The Gaylord's also had the Fiesta Texas amusement park in San Antonio, Gaylord Hotel Texas and started the new Gaylord Hotel up by DIA before selling out. Fiesta Texas was sold to Six Flags long ago and Opryland was closed years ago. A couple of my cousins used to be entertainers at Opryland. One co-hosted a show called Opryland on Stage when The Nashville Network first went on the air and he was in the group that became Diamond Rio. His younger brother was in Diamond Rio for a short time before forming Restless Heart, his wife was the controller for Gaylord Nashville.

cindycat
11-11-2018, 09:41 AM
Last Sunday there was a brief notice about this, saying that readers would like some things and dislike others. At first I joked about cutting back on article length by leaving articles in mid-sentence (Railroad Museum article and one by the Food Dude.) It seems that in a effort to cut back on paper pages they eliminated the real estate section on Saturday. It's in the so-called "replica" but not the real paper. We're old folks. Except for a few years living in Washington State, we've subscribed to the Oklahoman since 1967. Many young people probably won't care if they just read it just online, but we like a real paper newspaper.

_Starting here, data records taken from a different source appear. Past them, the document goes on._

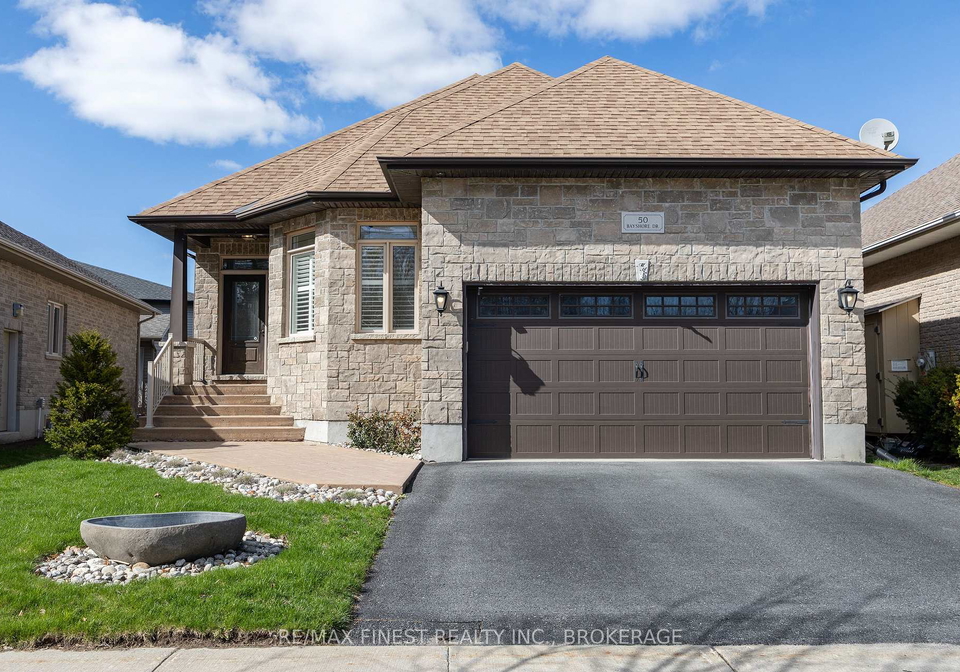 50-bayshore-drive-loyalist-ontario-x13025438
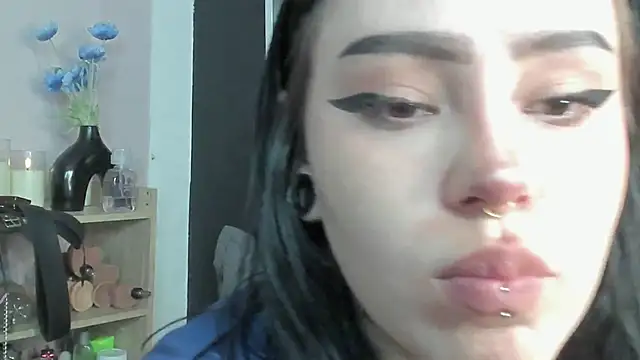 Jas miin online show from November 26, 2025, 2:01 am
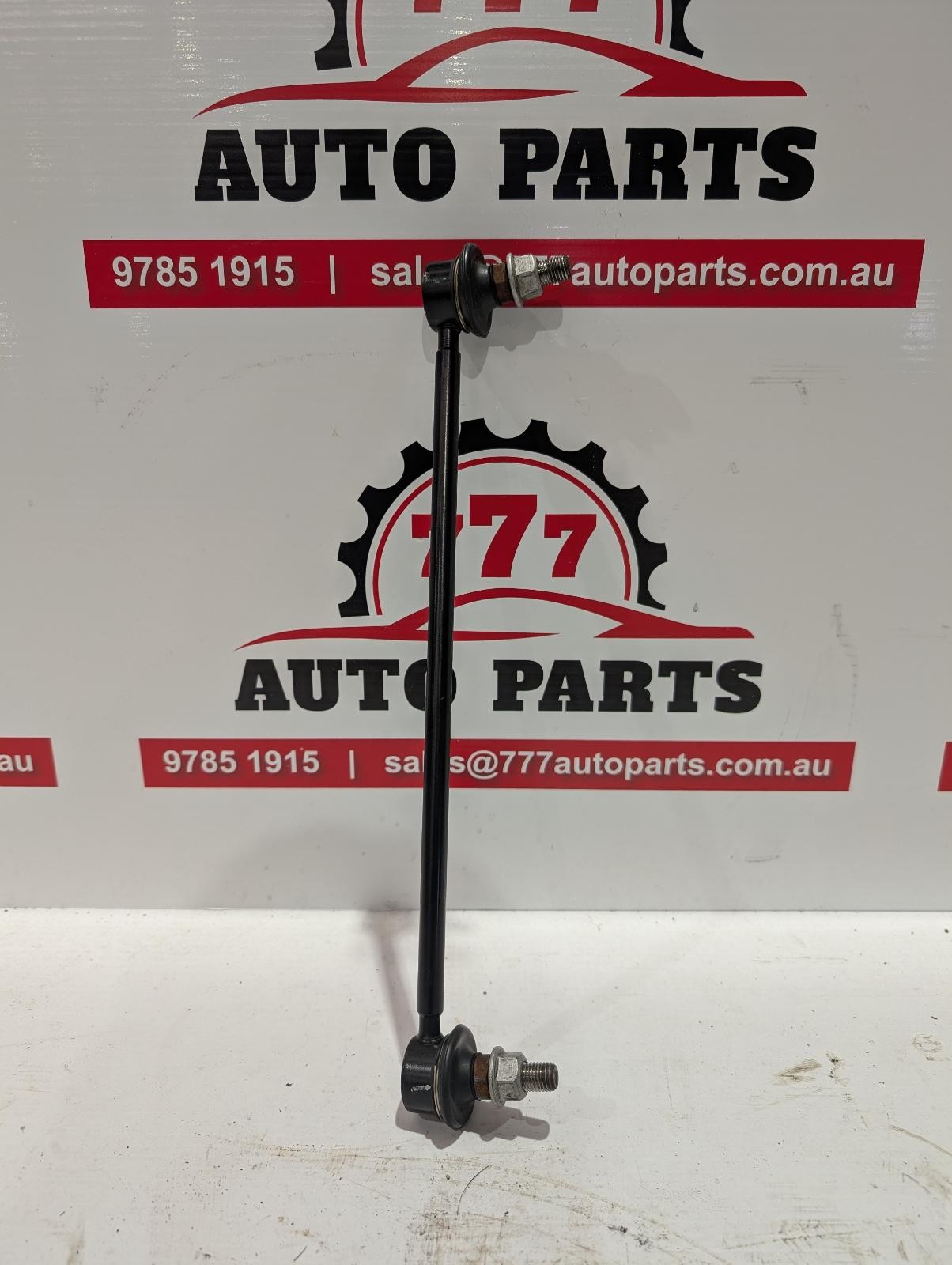 MG ZS STABILIZER BAR LINK RH AZS1, 09/17-06/25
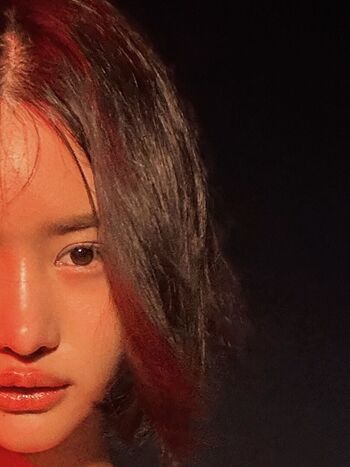 Beebell prapatsorn theethatburee image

I'd be interested to see a list of newsroom employees who were fired.

Dob Hooligan
11-12-2018, 04:57 PM
I checked my Saturday print copy, and the Real Estate section is combined with the Classifieds in section B. I'm guessing the Classifieds pay the most per inch, so the company wants to give them the highest visibility and put them on the front of the section.

I'm old now, and have been a subscriber since 1977. But, I read the print replica on my iPad every morning at 5, or whenever I get up. I don't want anything to do with walking out in the wet and cold to pick it up until I load it up in the car on my way to work.